Just fill the space and get on to the next, thinking takes too much time.
What percentage tint of ‘Deep Blue’ are we at now in Advertising?
Hi Dave,
Great article as always.
A few years ago, I had written a radio script for Argos.
It was pretty basic and hard sell: the proposition was that they had hundreds of half price toys and gifts.
One of the mandatories was that we had to use either Dermot O’ Leary or Davina McCall to do the VO.
Argos had already paid for them to do VOs over the course of the year and they didn’t want to pay extra for a new VO artist unnecessarily.
Fair enough.
So I wrote a commercial where Dermot was doing the VO and he became so excited that he rushed out of the studio to go and buy some half price toys and gifts from Argos.
At this point, Davina saved the day, hurriedly finishing the VO before also dashing out of the studio.
This wasn’t a Cannes Lion winner but it went live and nicely announced the offer whilst also solving the problem Argos had.
It actually exceeded their expectations as they got to use two famous voices instead of one in the same commercial.
Shortly after it went live, the date the offer was due to end changed.
Dermot’s VO was cool as he dashed out before getting to this important piece of info.
But Davina’s VO needed to be recorded again.
And it needed to be done urgently.
The account girl tried to call me to say we were recording that afternoon but I was in another studio recording another VO for another commercial and I had no signal.
So the account girl decided that, as the only thing that was changing was the date, and she had the original script, she would oversee the new recording on her own because it was urgent.

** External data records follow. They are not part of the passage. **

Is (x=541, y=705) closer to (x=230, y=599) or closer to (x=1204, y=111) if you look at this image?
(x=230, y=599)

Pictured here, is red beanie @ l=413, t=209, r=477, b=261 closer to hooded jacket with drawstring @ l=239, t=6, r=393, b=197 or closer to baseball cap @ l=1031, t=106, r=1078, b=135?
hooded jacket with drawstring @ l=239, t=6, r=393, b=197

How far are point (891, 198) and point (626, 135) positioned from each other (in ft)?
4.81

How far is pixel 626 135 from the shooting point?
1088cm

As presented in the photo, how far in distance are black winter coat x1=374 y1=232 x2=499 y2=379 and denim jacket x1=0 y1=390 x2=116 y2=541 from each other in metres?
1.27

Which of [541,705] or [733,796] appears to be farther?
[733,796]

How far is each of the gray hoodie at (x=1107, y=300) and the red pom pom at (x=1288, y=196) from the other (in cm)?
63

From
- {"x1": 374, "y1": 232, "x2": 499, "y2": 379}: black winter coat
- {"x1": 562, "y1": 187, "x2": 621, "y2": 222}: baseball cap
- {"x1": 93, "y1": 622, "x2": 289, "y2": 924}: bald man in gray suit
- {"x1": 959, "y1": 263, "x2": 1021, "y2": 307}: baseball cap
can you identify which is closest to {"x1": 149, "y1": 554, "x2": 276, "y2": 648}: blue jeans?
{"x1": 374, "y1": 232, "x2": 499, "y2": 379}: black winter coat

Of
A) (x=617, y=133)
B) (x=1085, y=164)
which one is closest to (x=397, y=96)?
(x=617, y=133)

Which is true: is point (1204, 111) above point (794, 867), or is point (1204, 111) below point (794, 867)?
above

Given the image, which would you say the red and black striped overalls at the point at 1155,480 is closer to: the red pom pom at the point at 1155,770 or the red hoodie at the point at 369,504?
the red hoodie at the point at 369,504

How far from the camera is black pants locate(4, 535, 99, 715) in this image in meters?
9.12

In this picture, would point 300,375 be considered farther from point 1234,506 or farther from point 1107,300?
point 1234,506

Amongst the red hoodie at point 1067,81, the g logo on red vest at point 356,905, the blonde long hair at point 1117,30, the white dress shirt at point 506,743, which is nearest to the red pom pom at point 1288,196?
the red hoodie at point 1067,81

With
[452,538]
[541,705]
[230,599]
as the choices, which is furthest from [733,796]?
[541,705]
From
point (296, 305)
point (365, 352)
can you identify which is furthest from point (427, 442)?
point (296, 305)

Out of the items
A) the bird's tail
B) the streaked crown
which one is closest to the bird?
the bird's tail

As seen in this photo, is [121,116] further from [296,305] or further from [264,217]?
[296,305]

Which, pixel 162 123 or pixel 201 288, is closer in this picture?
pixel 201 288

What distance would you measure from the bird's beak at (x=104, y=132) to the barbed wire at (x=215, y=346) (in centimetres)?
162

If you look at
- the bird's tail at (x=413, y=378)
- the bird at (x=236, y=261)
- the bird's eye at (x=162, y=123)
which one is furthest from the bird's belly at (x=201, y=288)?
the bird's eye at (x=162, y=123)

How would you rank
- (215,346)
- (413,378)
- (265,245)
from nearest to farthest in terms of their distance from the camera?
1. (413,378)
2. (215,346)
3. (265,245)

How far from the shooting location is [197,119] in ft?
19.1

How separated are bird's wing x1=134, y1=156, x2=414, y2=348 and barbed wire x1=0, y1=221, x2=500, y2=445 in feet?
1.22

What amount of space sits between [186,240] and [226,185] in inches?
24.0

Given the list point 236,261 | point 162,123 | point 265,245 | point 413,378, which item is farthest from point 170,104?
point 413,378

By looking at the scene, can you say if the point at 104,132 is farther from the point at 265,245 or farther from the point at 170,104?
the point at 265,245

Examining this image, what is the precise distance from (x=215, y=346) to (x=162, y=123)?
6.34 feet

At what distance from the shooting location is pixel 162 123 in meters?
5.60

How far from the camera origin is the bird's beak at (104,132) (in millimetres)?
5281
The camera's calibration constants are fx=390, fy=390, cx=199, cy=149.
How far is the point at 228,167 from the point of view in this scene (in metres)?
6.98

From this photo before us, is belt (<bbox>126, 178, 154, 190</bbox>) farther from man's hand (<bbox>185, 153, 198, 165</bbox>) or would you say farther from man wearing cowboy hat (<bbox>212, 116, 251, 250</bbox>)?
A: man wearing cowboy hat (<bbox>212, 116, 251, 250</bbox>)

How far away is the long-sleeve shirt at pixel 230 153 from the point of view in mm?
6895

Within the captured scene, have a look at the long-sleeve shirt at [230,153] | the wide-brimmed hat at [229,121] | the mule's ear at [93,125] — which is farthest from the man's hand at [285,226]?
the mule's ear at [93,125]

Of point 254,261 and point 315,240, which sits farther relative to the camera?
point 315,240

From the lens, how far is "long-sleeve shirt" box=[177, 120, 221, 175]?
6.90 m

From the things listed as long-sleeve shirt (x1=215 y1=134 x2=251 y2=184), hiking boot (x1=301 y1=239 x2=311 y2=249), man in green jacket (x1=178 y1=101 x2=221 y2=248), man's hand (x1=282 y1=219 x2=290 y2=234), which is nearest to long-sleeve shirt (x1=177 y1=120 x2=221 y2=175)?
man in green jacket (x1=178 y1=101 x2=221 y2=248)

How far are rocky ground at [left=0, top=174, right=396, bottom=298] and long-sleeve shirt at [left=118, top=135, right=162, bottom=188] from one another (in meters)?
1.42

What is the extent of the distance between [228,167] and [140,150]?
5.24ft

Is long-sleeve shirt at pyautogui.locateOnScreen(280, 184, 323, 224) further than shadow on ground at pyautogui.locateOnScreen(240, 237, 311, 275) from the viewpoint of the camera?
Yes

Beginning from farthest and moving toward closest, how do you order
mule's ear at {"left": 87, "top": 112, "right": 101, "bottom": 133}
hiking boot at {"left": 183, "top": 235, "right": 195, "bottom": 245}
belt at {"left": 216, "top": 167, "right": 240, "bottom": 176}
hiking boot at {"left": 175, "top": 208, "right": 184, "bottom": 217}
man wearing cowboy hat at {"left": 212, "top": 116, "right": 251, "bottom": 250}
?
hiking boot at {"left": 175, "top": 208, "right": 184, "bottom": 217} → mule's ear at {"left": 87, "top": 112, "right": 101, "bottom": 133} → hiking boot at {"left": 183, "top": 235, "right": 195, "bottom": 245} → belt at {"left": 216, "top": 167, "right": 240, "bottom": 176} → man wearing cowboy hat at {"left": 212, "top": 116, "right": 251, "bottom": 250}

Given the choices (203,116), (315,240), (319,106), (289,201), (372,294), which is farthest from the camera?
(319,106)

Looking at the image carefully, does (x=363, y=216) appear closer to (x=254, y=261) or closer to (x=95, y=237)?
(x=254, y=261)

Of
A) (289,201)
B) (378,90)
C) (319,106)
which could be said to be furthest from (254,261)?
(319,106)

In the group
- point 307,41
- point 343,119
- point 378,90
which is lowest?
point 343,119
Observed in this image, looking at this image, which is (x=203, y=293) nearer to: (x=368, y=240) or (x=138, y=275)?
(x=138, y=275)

However, between her, Davina and the sound engineer, they all missed what was important.
The new date was added but nobody realised that Davina didn’t rush the end of her new VO.
So instead of her saving the day, hurriedly providing the information before dashing out to Argos, she just read it at a normal pace and left.
That evening, the new VO was emailed to me with a note saying it was all sorted.
When I pointed out the error, I was told there was no way of getting Davina back in to record again as she had now gone on holiday.
Urgent was more important than important.
Incidentally, that account girl is now a successful Marketing Director at one of the biggest companies in Britain.
Before computers existed in advertising I had to create an ad for a new property development up in Hull. I’d come up with this lovely sic-fi treatment of a glowing wireframe building the original form of wireframe graphics had been invented, and managed to produce this “glow” effect by image manipulation caused by trial and error on exposures. The final effect was stunning at the time and the proof was fantastic. The PR man responsible for the business was in such a hurry to get the approved ad to the printers, he rushed off in his jag with the colour separations and accidentally dropped them in a dirty puddle in his rush to get them to the printer in time. Not knowing what he had done, he then proceeded to wipe the dirty water off with a tissue. (DOH!) When the ad came out there was nothing but a black smudge where there should have been a brand spanking new shopping centre. Time to put the hood over one’s head.
Another nail hit on its head.
Looking at adland right now, you can see how it is still shooting itself in the foot again with projects (Urgent) v long term growth business (important). The object of the game seems to be ‘How fast can the mouse run inside the treadmill?’ Answer: “Until the wheel falls off!”